TRECHO:
______________________________

A expedição é uma espécie de ritual entre Antonio Vizintín e os netos. Como já fizera com os dois irmãos mais velhos de Milagros, quando as crianças atingem idade para suportar o trajeto, ele as leva para a cordilheira.

“Eles querem conhecer o lugar onde o avô esteve”, conta Tintín, como Antonio é carinhosamente chamado por amigos e parentes. “Um lugar onde a tristeza e a alegria se encontram”, completa, em conversa com o NeoFeed, uma semana depois de voltar para casa com a adolescente.

Aos 71 anos, Tintín é um dos sobreviventes da tragédia dos Andes. Protagonista de uma história de tristeza e alegria; mas também de morte e vida. Inteligência e afeto. Sacrifício e resiliência; esperança e disciplina. Espírito de equipe, sobretudo.

Em 13 de outubro de 1972, por um erro de cálculo dos pilotos, o turboélice Fairchild FH-227D, da Força Aérea Uruguaia, se chocou contra a cordilheira. Quarenta e cinco pessoas estavam a bordo. Os 40 passageiros eram, em sua maioria, jovens, como Tintín — atletas da equipe de rúgbi Old Christians a caminho de Santiago, no Chile, para um amistoso com um time local.

Vinte e nove sobreviveram ao impacto, mas apenas 16 foram resgatados vivos, 72 dias depois.

Por mais de dois longuíssimos meses, eles ficaram cercados por gelo e rocha, abrigados no que restava da fuselagem. Sem roupas adequadas, enfrentaram temperaturas de até 40 graus negativos. Famintos, recorreram a uma medida extrema: alimentar-se dos corpos dos amigos mortos.

Aos 19 anos e 90 quilos, Tintín era a força física do grupo — o apoio incondicional aos companheiros de time. Replicava na “sociedade da neve” seu papel no Old Christians.

Na posição de pilar, sua função era ajudar a equipe no ataque e na defesa, aguentando a pressão dos jogadores rivais.

Passados 53 anos do acidente, os sobreviventes continuam a rodar o mundo em palestras sobre as lições tiradas dos 72 dias na montanha, que se perpetuam no tempo.

Empresário do setor imobiliário, no próximo dia 18, Tintín vem a São Paulo. Organizado pela Comexport, maior empresa de comércio exterior do Brasil, em parceria com o Insper, o debate tem como tema fé, conhecimento, valores, resiliência, espírito de equipe e liderança, entre outros.

______________________________

DADOS FORNECIDOS:
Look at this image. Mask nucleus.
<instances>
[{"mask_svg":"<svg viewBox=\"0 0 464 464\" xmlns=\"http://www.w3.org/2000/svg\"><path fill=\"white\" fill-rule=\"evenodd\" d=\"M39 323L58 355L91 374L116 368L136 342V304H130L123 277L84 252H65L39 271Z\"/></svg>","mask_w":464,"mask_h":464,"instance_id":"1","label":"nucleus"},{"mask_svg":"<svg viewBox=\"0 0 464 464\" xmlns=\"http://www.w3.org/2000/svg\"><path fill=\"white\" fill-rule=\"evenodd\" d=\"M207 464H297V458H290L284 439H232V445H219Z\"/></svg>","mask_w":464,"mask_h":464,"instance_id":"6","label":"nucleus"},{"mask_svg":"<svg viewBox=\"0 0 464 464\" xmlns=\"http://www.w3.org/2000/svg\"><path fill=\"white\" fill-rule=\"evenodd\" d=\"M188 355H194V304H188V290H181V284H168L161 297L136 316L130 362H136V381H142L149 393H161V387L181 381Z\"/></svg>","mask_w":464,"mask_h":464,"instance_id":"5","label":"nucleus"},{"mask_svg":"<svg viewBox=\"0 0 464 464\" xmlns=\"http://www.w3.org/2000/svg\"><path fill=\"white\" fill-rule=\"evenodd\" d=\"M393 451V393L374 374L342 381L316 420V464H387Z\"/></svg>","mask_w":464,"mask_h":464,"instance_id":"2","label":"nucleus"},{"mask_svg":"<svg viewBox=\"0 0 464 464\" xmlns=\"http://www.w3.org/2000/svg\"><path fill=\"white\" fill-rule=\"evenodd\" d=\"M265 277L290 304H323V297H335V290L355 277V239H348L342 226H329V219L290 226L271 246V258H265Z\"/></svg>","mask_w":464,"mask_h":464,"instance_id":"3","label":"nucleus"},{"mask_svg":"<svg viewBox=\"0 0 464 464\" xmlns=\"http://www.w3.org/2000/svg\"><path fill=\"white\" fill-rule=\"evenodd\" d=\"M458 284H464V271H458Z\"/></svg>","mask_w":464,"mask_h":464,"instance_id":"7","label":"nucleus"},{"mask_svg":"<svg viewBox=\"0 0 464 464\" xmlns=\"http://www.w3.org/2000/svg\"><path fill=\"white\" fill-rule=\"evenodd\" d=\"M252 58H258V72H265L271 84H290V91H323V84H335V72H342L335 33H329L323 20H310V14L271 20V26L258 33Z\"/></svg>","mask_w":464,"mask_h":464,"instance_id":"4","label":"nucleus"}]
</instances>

______________________________

TAREFA PROPOSTA: Dê sequência ao trecho sobre o sobrevivente da tragédia dos Andes, a partir da última frase.

RESPOSTA ESCRITA:
Veja a seguir, os principais trechos da entrevista de Tintín para o NeoFeed:

O que ficou dos 72 dias na montanha?
Uma experiência impressionante. Vi a essência do ser humano nos momentos mais cruéis, quando a gentileza, a amizade e a misericórdia aparecem. Aprendi sobre a capacidade de superação do ser humano e sobre a importância do trabalho em equipe. Se não tivéssemos trabalhado em equipe, não teria sido possível. Nós fizemos coisas realmente incríveis.

Mas, poderia ter acontecido o contrário: cada um lutando por sua própria sobrevivência, em um ambiente de completo caos. O que determinou a união do grupo?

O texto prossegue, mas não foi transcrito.